Exercise
The records below must be copied out completely and exactly.

━━━━━ Records for processing

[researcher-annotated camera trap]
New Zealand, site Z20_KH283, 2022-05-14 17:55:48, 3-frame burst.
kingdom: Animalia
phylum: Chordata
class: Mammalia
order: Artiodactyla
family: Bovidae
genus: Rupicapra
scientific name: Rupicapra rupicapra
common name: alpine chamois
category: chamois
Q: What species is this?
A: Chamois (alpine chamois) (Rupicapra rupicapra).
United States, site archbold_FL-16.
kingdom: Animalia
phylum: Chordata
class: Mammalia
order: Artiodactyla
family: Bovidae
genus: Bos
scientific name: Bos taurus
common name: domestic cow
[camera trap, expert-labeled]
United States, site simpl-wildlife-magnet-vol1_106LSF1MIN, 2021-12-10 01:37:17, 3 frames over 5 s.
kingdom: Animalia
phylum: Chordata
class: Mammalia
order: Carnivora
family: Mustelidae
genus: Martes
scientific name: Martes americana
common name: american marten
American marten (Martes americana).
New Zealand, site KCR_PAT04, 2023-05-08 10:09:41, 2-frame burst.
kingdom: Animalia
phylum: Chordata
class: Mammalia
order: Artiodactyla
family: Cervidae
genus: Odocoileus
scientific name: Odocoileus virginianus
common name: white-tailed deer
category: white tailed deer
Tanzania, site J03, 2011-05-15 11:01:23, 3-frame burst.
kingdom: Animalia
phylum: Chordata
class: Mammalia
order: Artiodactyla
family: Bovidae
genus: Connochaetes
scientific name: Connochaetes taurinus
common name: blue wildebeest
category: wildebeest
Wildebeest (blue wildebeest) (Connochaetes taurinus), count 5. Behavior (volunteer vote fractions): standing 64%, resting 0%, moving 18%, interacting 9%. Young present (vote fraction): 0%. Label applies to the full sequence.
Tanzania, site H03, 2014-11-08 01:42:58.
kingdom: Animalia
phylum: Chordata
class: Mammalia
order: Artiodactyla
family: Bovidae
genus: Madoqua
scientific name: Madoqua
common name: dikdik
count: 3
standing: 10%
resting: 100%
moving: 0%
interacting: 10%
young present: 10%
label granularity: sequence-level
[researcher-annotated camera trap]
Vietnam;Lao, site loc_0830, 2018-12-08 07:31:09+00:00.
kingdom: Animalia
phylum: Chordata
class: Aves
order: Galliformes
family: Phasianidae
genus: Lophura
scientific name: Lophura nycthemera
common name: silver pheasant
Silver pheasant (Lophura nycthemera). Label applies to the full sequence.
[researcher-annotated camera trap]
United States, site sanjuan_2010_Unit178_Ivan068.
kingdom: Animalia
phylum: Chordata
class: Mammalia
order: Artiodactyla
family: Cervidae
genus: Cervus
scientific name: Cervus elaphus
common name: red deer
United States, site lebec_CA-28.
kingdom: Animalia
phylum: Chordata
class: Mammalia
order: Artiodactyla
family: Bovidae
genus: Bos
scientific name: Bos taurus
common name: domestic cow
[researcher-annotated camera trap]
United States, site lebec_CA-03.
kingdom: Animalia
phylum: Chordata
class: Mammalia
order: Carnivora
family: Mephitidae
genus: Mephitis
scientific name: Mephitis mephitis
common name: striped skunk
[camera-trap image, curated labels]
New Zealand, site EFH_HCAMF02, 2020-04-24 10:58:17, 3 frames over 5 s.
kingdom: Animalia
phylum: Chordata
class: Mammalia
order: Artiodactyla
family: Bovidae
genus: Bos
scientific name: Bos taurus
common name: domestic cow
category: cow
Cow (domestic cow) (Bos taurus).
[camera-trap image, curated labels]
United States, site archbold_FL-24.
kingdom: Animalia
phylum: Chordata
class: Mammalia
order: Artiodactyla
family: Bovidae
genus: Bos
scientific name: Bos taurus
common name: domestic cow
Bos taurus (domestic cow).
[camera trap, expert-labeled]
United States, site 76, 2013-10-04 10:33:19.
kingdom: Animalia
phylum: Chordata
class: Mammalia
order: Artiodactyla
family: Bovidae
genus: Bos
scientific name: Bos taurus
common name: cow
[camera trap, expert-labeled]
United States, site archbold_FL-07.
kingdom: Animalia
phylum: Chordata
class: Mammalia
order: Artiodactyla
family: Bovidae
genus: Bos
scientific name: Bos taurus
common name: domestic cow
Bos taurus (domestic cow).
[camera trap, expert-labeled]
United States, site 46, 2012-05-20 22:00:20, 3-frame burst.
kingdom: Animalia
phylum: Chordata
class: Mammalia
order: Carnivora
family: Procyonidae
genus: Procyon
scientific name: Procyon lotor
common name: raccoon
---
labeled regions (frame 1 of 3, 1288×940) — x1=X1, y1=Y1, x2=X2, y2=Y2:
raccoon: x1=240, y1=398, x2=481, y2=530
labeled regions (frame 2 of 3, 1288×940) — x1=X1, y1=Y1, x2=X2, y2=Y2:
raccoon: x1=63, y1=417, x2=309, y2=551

━━━━━━━━━━

Task response
[researcher-annotated camera trap]
New Zealand, site Z20_KH283, 2022-05-14 17:55:48, 3-frame burst.
kingdom: Animalia
phylum: Chordata
class: Mammalia
order: Artiodactyla
family: Bovidae
genus: Rupicapra
scientific name: Rupicapra rupicapra
common name: alpine chamois
category: chamois
Q: What species is this?
A: Chamois (alpine chamois) (Rupicapra rupicapra).
United States, site archbold_FL-16.
kingdom: Animalia
phylum: Chordata
class: Mammalia
order: Artiodactyla
family: Bovidae
genus: Bos
scientific name: Bos taurus
common name: domestic cow
[camera trap, expert-labeled]
United States, site simpl-wildlife-magnet-vol1_106LSF1MIN, 2021-12-10 01:37:17, 3 frames over 5 s.
kingdom: Animalia
phylum: Chordata
class: Mammalia
order: Carnivora
family: Mustelidae
genus: Martes
scientific name: Martes americana
common name: american marten
American marten (Martes americana).
New Zealand, site KCR_PAT04, 2023-05-08 10:09:41, 2-frame burst.
kingdom: Animalia
phylum: Chordata
class: Mammalia
order: Artiodactyla
family: Cervidae
genus: Odocoileus
scientific name: Odocoileus virginianus
common name: white-tailed deer
category: white tailed deer
Tanzania, site J03, 2011-05-15 11:01:23, 3-frame burst.
kingdom: Animalia
phylum: Chordata
class: Mammalia
order: Artiodactyla
family: Bovidae
genus: Connochaetes
scientific name: Connochaetes taurinus
common name: blue wildebeest
category: wildebeest
Wildebeest (blue wildebeest) (Connochaetes taurinus), count 5. Behavior (volunteer vote fractions): standing 64%, resting 0%, moving 18%, interacting 9%. Young present (vote fraction): 0%. Label applies to the full sequence.
Tanzania, site H03, 2014-11-08 01:42:58.
kingdom: Animalia
phylum: Chordata
class: Mammalia
order: Artiodactyla
family: Bovidae
genus: Madoqua
scientific name: Madoqua
common name: dikdik
count: 3
standing: 10%
resting: 100%
moving: 0%
interacting: 10%
young present: 10%
label granularity: sequence-level
[researcher-annotated camera trap]
Vietnam;Lao, site loc_0830, 2018-12-08 07:31:09+00:00.
kingdom: Animalia
phylum: Chordata
class: Aves
order: Galliformes
family: Phasianidae
genus: Lophura
scientific name: Lophura nycthemera
common name: silver pheasant
Silver pheasant (Lophura nycthemera). Label applies to the full sequence.
[researcher-annotated camera trap]
United States, site sanjuan_2010_Unit178_Ivan068.
kingdom: Animalia
phylum: Chordata
class: Mammalia
order: Artiodactyla
family: Cervidae
genus: Cervus
scientific name: Cervus elaphus
common name: red deer
United States, site lebec_CA-28.
kingdom: Animalia
phylum: Chordata
class: Mammalia
order: Artiodactyla
family: Bovidae
genus: Bos
scientific name: Bos taurus
common name: domestic cow
[researcher-annotated camera trap]
United States, site lebec_CA-03.
kingdom: Animalia
phylum: Chordata
class: Mammalia
order: Carnivora
family: Mephitidae
genus: Mephitis
scientific name: Mephitis mephitis
common name: striped skunk
[camera-trap image, curated labels]
New Zealand, site EFH_HCAMF02, 2020-04-24 10:58:17, 3 frames over 5 s.
kingdom: Animalia
phylum: Chordata
class: Mammalia
order: Artiodactyla
family: Bovidae
genus: Bos
scientific name: Bos taurus
common name: domestic cow
category: cow
Cow (domestic cow) (Bos taurus).
[camera-trap image, curated labels]
United States, site archbold_FL-24.
kingdom: Animalia
phylum: Chordata
class: Mammalia
order: Artiodactyla
family: Bovidae
genus: Bos
scientific name: Bos taurus
common name: domestic cow
Bos taurus (domestic cow).
[camera trap, expert-labeled]
United States, site 76, 2013-10-04 10:33:19.
kingdom: Animalia
phylum: Chordata
class: Mammalia
order: Artiodactyla
family: Bovidae
genus: Bos
scientific name: Bos taurus
common name: cow
[camera trap, expert-labeled]
United States, site archbold_FL-07.
kingdom: Animalia
phylum: Chordata
class: Mammalia
order: Artiodactyla
family: Bovidae
genus: Bos
scientific name: Bos taurus
common name: domestic cow
Bos taurus (domestic cow).
[camera trap, expert-labeled]
United States, site 46, 2012-05-20 22:00:20, 3-frame burst.
kingdom: Animalia
phylum: Chordata
class: Mammalia
order: Carnivora
family: Procyonidae
genus: Procyon
scientific name: Procyon lotor
common name: raccoon
---
labeled regions (frame 1 of 3, 1288×940) — x1=X1, y1=Y1, x2=X2, y2=Y2:
raccoon: x1=240, y1=398, x2=481, y2=530
labeled regions (frame 2 of 3, 1288×940) — x1=X1, y1=Y1, x2=X2, y2=Y2:
raccoon: x1=63, y1=417, x2=309, y2=551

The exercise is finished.